__To be done__
Pull out every line of the items below that contains the word "sigmoid", and list them.

__Rows__

_ _ _

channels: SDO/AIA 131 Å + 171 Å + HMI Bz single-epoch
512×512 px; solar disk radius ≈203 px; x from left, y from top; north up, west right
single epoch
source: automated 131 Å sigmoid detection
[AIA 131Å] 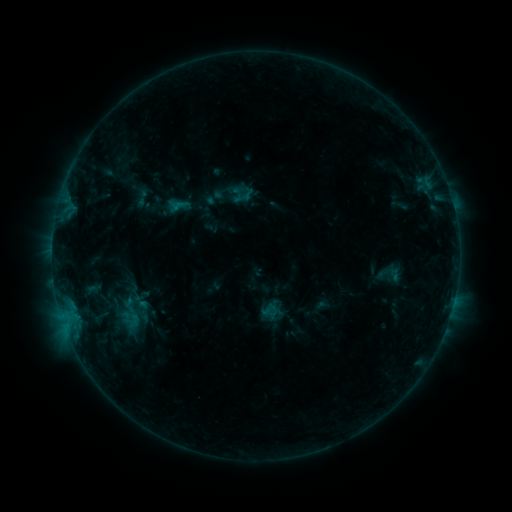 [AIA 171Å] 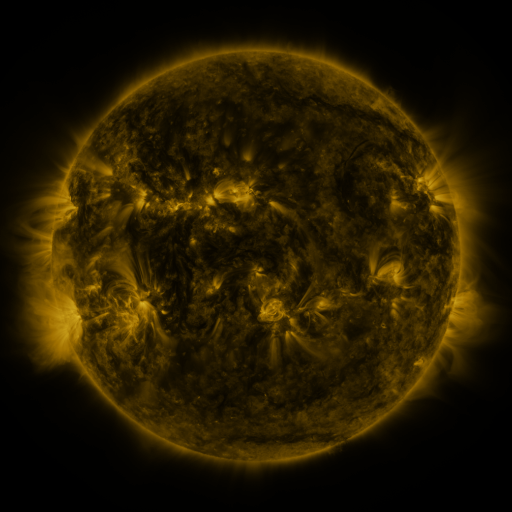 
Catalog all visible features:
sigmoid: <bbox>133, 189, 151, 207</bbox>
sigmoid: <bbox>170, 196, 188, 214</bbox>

_ _ _

__Result below__
source: automated 131 Å sigmoid detection
sigmoid: <bbox>133, 189, 151, 207</bbox>
sigmoid: <bbox>170, 196, 188, 214</bbox>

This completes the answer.